Everything was going fine with Henry Hill's plan until Costner showed up and ruined everything.

Except, you know, instead of using my day-care provider to smuggle cocaine, I was exploring my new hometown. And instead of being followed by NARC helicopter, I was looking at the directions I had placed on my crotch.

inexplicably, this is the very first photo that comes up when I search for 'Crotch Directions' in Google Images.

At any rate, I tore my eyes away from my groin just in time to avoid the tragedy hurtling toward me at 40 mph. First I applied the brakes, but immediately entered a screeching skid that threatened to sweep me right into the rear of the SUV. I wrenched the wheel to right, swerving at the last-minute to avoid the collision with the SUV, and instead rammed my front tires into the curb.

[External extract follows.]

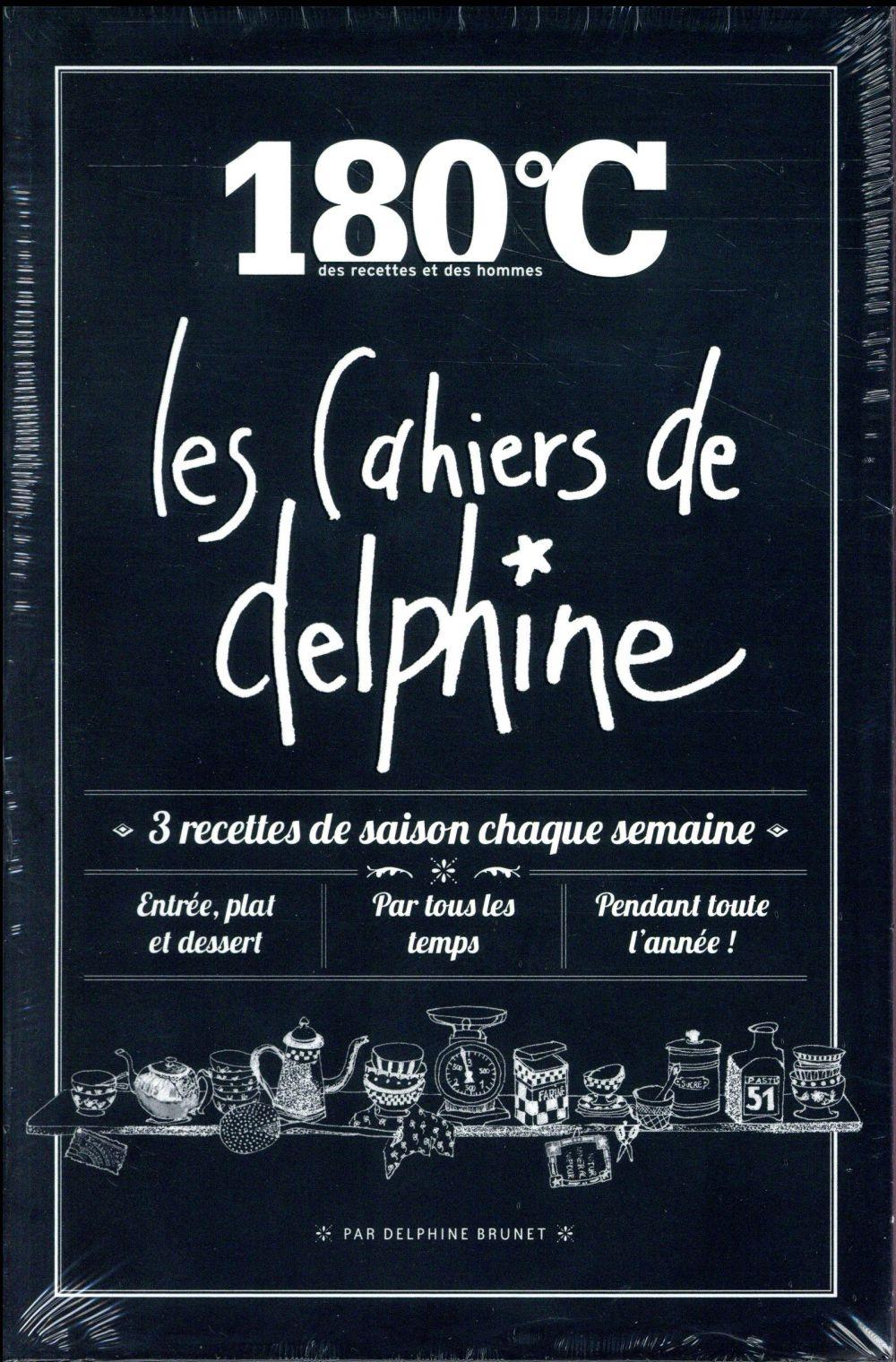 Les cahiers de Delphine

A photo of the road and a metaphor for my shorts following this near accident.

Later investigation revealed that during the collision with the curb, my front right hub-cap spun off and was lost.

I told you that story in order to tell you this one:

Yesterday, my sister was driving me through my new downtown when she took a wrong turn. As we proceeded down the street, I slowly began to recognize the area as the site where this tragic car accident almost occurred 17 days prior. I was relying this story to my sister as we approached that fateful intersection when suddenly, there in the dirty gutter, I saw…

My Hub-cap!

Reunited and it feels so good!

After more than two weeks, my hub-cap found its way, Ulysses-like, back to me. Arkansas truly is a magical place.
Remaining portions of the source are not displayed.